Maya se sintió incapaz de mencionar lo que había visto, y en cierto sentido eso era aún más aterrador que el incidente, como si acentuara su imposibilidad. La gente pensaría que se había vuelto loca. ¿Qué otra conclusión había? ¿Cómo se alimentaba el hombre, dónde podía esconderse? No. Tendrían que saberlo demasiadas personas, realmente no era posible. ¡Pero esa cara!

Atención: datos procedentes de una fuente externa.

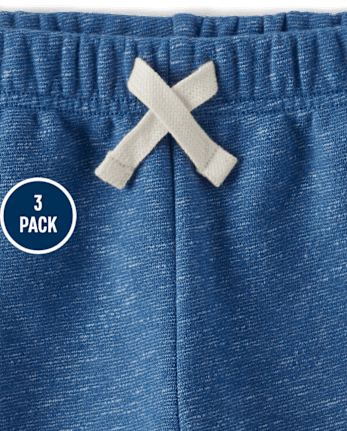 Baby And Toddler Boys Fleece Jogger Pants 3-Pack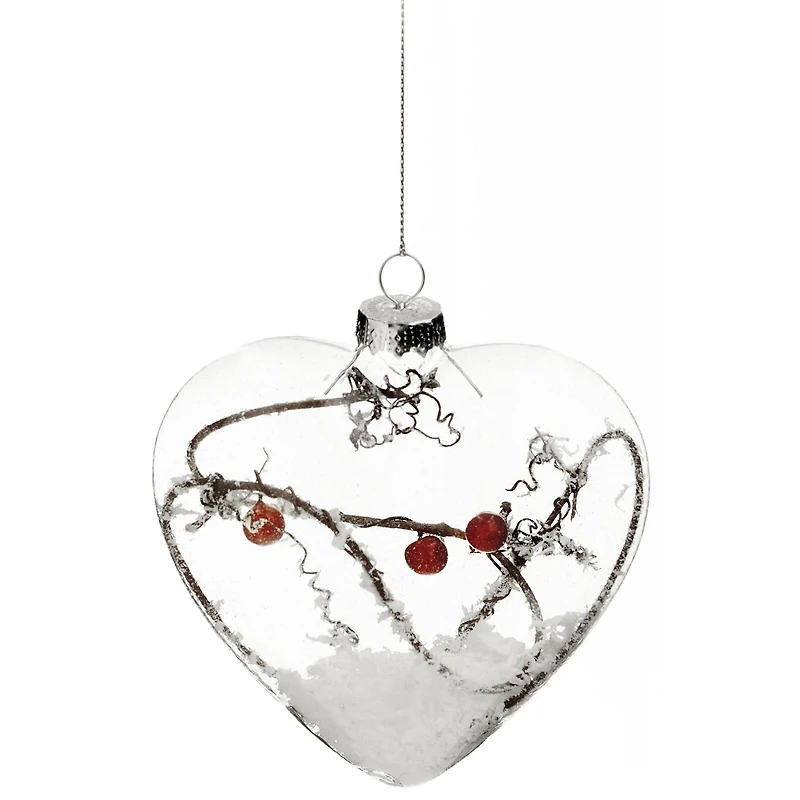 Boule de Noël en verre - Forme de coeur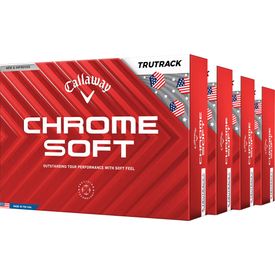 Chrome Soft USA TruTrack Golf Balls - Buy 3 DZ Get 1 DZ Free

Una noche volvió a verla en un sueño, y se despertó sudando. Las alucinaciones eran uno de los síntomas del colapso espacial, como ella bien sabía. Sucedía con bastante frecuencia durante las estancias largas en la órbita de la Tierra; se habían registrado un par de docenas de casos. Por lo general la gente empezaba a oír voces en el omnipresente ruido de fondo de la ventilación y la maquinaria, pero una variante muy corriente era ver a un compañero de trabajo que no estaba allí, o peor aún, a un doble fantasmal de uno mismo, como si el espacio vacío hubiera comenzado a llenarse de espejos. Se creía que la causa de estos fenómenos era la falta de estímulos sensoriales, y el Ares, con un largo viaje por delante y sin ninguna Tierra a la que mirar y una brillante (y algunos dirían loca) tripulación, había sido considerado un peligro potencial. Ésa era una de las razones por las que habían dado a las salas de la nave tanta variedad de colores y texturas, además del cambio diario y estacional del tiempo. Y, sin embargo, ella había visto algo que no podía estar ahí.